Anita Makri argues that the form of science communicated in popular media leaves the public vulnerable to false certainty.
What is truth? How do we find it and does it still carry weight in public debate? Given recent political events, these are important and urgent questions. But of the two industries I work in that are concerned with truth — science and journalism — only the latter has seriously engaged and looked for answers. Scientists need to catch up, or they risk further marginalization in a society that is increasingly weighing evidence and making decisions without them.
[...] What's overlooked by many is how science is losing its relevance as a source of truth. To reclaim this relevance, scientists, communicators, institutions and funders must work to change the way that socially relevant science is presented to the public. This is not about better media training for researchers. It demands a rethink about the kind of science that we want to communicate to broader society. This message may sound familiar but the new focus on post-truth shows there is now a tangible danger that must be addressed.
[...] If the public is better equipped to navigate this science, it would restore trust and improve understanding of different verdicts, and perhaps help people to see through some of the fake news that circulates on scientific matters.
http://www.nature.com/news/give-the-public-the-tools-to-trust-scientists-1.21307
What do you think, will the general public trust these tools, if available ?
(Score: 0) by Anonymous Coward on Wednesday January 18 2017, @06:08PM
(Score: 2) by SecurityGuy on Wednesday January 18 2017, @06:40PM
In a prior job I worked on a grant with money from "Big Pharma", who wanted us to determine if a particular protein had therapeutic value in treating cancer. We designed a statistically valid experiment and showed with some level of likelihood (I forget the p value, but it met the "statistically significant" criteria) that it had no effect. There probably would have been more money coming if it worked (larger trial, animal model more like humans, etc, the usual progression to and through clinical trials. But that didn't happen because it didn't actually work.
I really find it sad how people assume everybody's a scammer. I worked with honest people who actually wanted to do something useful. I worked with a guy who lost a sister to cancer as a child, for example. I worked with some post-docs who just had a fascination with learning how things work, and I'm not talking about go read it in a book, I'm talking about literally no one, anywhere knows how it works, so design and run an experiment and find out.
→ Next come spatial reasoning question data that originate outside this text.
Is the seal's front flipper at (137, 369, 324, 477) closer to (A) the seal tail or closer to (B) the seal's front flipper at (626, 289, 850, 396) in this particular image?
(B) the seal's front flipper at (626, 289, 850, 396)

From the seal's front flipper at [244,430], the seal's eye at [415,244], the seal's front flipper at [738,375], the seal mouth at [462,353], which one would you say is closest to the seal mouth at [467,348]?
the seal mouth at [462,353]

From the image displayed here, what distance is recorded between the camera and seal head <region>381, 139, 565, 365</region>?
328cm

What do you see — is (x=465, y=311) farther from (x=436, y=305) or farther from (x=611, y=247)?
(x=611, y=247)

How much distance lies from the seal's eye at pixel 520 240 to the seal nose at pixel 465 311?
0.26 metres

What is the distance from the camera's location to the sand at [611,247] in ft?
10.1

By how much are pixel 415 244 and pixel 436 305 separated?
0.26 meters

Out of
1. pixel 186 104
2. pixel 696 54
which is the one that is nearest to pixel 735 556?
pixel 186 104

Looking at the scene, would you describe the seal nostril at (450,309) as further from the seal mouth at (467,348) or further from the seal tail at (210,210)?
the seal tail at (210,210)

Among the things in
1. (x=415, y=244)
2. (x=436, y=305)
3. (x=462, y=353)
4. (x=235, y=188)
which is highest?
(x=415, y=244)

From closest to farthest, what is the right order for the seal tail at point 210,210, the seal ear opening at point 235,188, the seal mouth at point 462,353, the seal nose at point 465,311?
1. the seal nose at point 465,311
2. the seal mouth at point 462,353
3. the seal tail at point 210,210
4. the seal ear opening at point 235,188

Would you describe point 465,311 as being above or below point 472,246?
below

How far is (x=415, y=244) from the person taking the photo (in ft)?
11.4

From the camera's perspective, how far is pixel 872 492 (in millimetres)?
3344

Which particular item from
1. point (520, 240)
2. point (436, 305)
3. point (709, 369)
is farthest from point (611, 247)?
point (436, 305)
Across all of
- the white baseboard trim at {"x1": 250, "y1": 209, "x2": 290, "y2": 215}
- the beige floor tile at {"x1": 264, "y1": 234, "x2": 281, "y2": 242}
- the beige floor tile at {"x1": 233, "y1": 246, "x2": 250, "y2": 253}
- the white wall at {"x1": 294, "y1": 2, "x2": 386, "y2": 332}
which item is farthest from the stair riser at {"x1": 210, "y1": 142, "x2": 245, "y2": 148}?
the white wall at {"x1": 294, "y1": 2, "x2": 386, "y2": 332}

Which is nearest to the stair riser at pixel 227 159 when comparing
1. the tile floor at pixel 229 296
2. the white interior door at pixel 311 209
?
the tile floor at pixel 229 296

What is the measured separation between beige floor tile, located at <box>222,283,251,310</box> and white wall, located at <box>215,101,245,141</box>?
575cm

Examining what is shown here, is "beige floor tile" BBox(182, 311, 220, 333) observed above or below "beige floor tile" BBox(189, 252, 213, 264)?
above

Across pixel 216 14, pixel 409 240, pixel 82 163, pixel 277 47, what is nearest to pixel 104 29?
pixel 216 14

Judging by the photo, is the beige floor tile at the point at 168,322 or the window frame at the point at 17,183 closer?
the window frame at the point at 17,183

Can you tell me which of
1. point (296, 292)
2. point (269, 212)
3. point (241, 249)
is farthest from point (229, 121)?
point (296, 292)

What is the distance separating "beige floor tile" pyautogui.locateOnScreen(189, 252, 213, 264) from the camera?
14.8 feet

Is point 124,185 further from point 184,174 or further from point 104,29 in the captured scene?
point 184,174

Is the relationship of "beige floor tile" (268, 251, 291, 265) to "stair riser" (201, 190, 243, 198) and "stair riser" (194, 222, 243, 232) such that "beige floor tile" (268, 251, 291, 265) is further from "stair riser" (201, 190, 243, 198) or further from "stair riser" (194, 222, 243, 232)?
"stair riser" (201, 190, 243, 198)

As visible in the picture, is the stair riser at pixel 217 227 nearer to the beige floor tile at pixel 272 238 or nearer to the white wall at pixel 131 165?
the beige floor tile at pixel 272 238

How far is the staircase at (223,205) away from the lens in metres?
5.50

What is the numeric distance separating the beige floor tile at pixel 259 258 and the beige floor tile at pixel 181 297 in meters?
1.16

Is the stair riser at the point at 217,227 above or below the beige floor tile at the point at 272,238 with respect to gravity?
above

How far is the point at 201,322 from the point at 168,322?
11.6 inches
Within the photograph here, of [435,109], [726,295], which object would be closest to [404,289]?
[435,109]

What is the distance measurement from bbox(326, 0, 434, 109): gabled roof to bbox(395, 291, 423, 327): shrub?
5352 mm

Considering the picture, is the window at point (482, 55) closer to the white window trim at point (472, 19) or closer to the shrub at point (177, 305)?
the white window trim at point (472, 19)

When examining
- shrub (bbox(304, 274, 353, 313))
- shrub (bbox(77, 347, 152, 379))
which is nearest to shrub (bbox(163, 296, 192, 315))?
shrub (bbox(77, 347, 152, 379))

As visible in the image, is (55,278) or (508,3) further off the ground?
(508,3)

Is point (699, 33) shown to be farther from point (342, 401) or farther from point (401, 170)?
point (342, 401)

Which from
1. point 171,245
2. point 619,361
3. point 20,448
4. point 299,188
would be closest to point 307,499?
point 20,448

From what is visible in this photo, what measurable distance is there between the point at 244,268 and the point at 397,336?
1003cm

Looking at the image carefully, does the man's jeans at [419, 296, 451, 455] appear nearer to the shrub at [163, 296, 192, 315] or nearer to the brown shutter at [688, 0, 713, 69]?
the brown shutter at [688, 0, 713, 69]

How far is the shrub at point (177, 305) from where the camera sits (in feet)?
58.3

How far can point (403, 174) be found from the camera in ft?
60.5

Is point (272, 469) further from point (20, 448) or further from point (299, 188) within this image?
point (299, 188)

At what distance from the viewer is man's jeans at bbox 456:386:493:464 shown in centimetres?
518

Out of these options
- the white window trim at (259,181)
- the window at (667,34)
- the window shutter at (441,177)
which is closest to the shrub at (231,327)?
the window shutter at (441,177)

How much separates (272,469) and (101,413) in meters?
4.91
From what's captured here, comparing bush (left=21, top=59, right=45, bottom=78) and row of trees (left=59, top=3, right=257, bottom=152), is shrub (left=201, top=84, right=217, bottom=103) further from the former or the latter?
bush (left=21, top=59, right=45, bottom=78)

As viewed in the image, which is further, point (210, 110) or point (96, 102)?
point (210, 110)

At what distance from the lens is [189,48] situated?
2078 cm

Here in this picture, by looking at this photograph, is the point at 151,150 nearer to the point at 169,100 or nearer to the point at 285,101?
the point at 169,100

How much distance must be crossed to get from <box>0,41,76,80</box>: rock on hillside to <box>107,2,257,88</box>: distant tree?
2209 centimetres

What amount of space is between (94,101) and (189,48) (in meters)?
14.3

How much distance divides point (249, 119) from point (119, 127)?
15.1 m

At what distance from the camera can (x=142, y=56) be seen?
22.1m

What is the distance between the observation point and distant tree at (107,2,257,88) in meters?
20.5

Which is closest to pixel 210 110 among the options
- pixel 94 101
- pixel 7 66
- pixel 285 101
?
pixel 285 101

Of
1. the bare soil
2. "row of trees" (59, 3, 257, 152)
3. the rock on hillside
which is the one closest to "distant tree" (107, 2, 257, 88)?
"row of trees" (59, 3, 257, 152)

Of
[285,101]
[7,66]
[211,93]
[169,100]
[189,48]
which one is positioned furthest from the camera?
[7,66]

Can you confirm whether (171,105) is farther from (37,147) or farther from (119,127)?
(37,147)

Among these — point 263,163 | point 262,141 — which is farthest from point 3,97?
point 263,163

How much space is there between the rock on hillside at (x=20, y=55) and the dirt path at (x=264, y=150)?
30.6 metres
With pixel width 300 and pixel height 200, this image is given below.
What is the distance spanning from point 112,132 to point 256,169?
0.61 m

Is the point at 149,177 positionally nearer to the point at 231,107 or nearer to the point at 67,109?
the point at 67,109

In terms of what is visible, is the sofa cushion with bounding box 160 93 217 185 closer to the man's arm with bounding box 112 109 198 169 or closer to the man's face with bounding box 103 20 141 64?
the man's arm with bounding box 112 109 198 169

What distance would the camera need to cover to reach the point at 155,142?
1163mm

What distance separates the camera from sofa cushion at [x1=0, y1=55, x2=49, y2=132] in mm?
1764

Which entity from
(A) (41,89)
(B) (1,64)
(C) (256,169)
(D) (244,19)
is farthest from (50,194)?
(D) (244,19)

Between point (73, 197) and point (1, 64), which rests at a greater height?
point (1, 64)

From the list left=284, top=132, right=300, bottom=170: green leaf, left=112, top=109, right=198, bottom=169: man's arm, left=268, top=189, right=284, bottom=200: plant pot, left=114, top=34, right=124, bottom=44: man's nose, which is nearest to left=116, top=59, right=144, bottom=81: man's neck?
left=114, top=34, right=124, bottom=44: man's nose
We watched a co worker sicken and die from that disease. I hadn't lost anybody to it yet, but I have now, and I'd really like to get back into medical research not for the "Big Pharma" money, but because I'd like to see a world with less suffering and death in it.
(Score: 0) by Anonymous Coward on Wednesday January 18 2017, @07:31PM
Looks like we found another name to add to the list of "reputation management" professionals.
(Score: 3, Insightful) by RS3 on Wednesday January 18 2017, @08:03PM
I've skimmed this discussion and at this point, these are the only comments in line with the real problem: money.
Some scientists make a great discovery, but need to keep it under wraps until it's properly protected, patented, licensed out, and of course even then it can be stolen/copied.
Some scientists crave attention, and possible money from fame, endorsements, news, advertising, etc., and embellish or even fake stories.
Some scientists work for someone who owns the rights to their work.
Universities are huge image-conscious money-making machines. Many scientists are university professors who are required to churn out "work" and papers and get grants, corporate investment, etc. "Publish or perish" https://en.wikipedia.org/wiki/Publish_or_perish [wikipedia.org]
All of the news media, whoever they are, are part of the money machine of capitalism. Even SN has a money thing upper right side main page!
As sheeple-ish as the general public can be, they're also collectively wise in some ways, including knowing that money is involved in almost everything, and influences almost everything, therefore justified skepticism abounds. Unfortunately, being sheeple, they randomly choose to believe some things and not others, and it can usually be traced to a money root.
Only to dream of a futuristic money-less Star Trek economy...
(Score: 4, Informative) by SecurityGuy on Wednesday January 18 2017, @08:53PM
Never saw that. To the contrary, when there was a publishable result, they wanted to get it published.
I worked for a university, in fact. Yes, they're "required" to get grants, in that it's those grants that generally actually pay most of their salaries. Grants are not freebies. They're a competitive process where you convince someone with money (usually NIH) that you have an idea worth pursuing, and an idea better and more likely to bear useful fruit than everybody else who is competing for that same money. It's actually not at all easy. Publish or perish? Yeah, it's definitely a thing. Universities want people who get stuff done. I can't honestly say I've worked for a company yet who has done performance management well. Universities aren't really different in that regard.
And there ya go. Science is all about justified skepticism. Personally, I *love* justified skepticism. What I don't love is people who don't personally know anything about science deciding (based on nothing) that it's all bunk. Or people who don't know any actual scientists who think they're all scamming society for money. (NB: a lot of science is done by postdocs, who are paid really pretty badly).
There's a line between justified (and reasonable) skepticism that might say "I can see how money could corrupt this process. How can we test for that and prevent it if it's happening?" and the people who declare that because money is involved, it is corrupt.